I M Kazi, S S Chowhan and U V Kulkarni. MRI Brain Image segmentation using Adaptive Thresholding and K-means Algorithm. International Journal of Computer Applications 167(8):11-15, June 2017. BibTeX

@article{10.5120/ijca2017914330,
	author = {I. M. Kazi and S. S. Chowhan and U. V. Kulkarni},
	title = {MRI Brain Image segmentation using Adaptive Thresholding and K-means Algorithm},
	journal = {International Journal of Computer Applications},
	issue_date = {June 2017},
	volume = {167},
	number = {8},
	month = {Jun},
	year = {2017},
	issn = {0975-8887},
	pages = {11-15},
	numpages = {5},
	url = {http://www.ijcaonline.org/archives/volume167/number8/27791-2017914330},
	doi = {10.5120/ijca2017914330},
	publisher = {Foundation of Computer Science (FCS), NY, USA},
	address = {New York, USA}
}

Abstract

Segmentation of human brain from MRI without human interference is a major challenge in the field of medical image processing. Brain segmentation is used to extract different features of the image for analyzing, interpretation and understanding of images. The objective of brain MRI segmentation is to precisely identify the major tissue structures in these image volumes. There are a number of methods exist to segment the brain. In this paper, we have implemented a new approach based on adaptive thresholding and K-means clustering algorithm, which is used to get cerebrospinal fluid (CSF), Gray Matter (GM), White Matter (WM) and others.

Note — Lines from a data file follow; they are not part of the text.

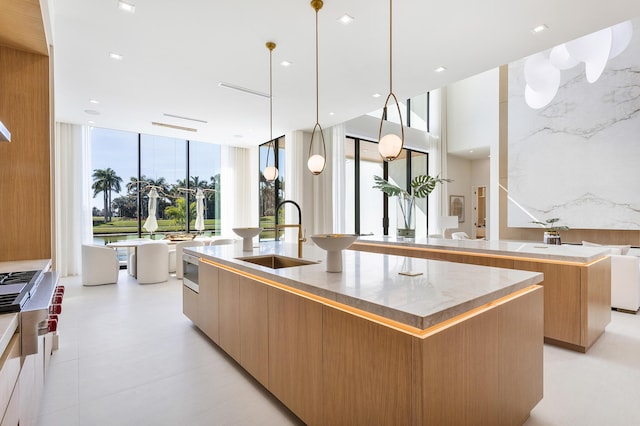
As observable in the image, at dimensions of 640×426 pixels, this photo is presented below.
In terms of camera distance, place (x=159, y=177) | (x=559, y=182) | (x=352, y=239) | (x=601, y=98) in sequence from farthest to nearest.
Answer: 1. (x=159, y=177)
2. (x=559, y=182)
3. (x=601, y=98)
4. (x=352, y=239)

In order to segment an image thresholding method is adopted but a fixed threshold is not appropriate for segmentation, if the background is rough, hence adaptive thresholding method is more suitable for segmentation and K-means clustering algorithm is also used for segmenting MR brain image into K different tissue types, which include gray matter, white matter, and CSF. The efficiency and accuracy of the algorithm are proven by the experiments on the MR brain images.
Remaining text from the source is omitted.